From the line with "phylum: Chordata" through the final line below, restate each line word for word and return nothing else.

(Saved entries)
▬▬▬▬▬▬

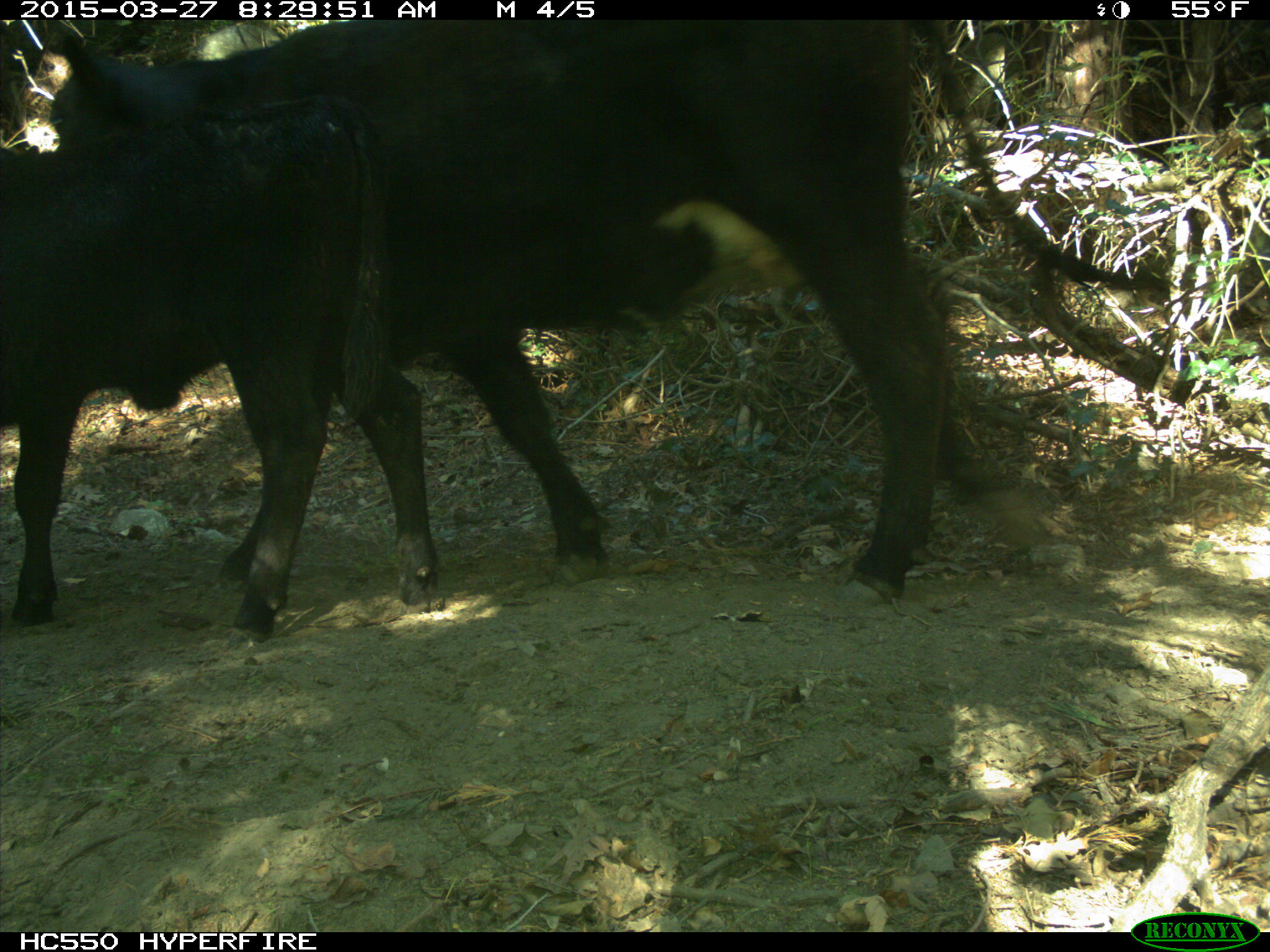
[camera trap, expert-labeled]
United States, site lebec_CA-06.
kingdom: Animalia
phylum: Chordata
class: Mammalia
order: Artiodactyla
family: Bovidae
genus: Bos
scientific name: Bos taurus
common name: domestic cow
Bos taurus (domestic cow).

▬▬▬▬▬▬

_Solved exercise_
phylum: Chordata
class: Mammalia
order: Artiodactyla
family: Bovidae
genus: Bos
scientific name: Bos taurus
common name: domestic cow
Bos taurus (domestic cow).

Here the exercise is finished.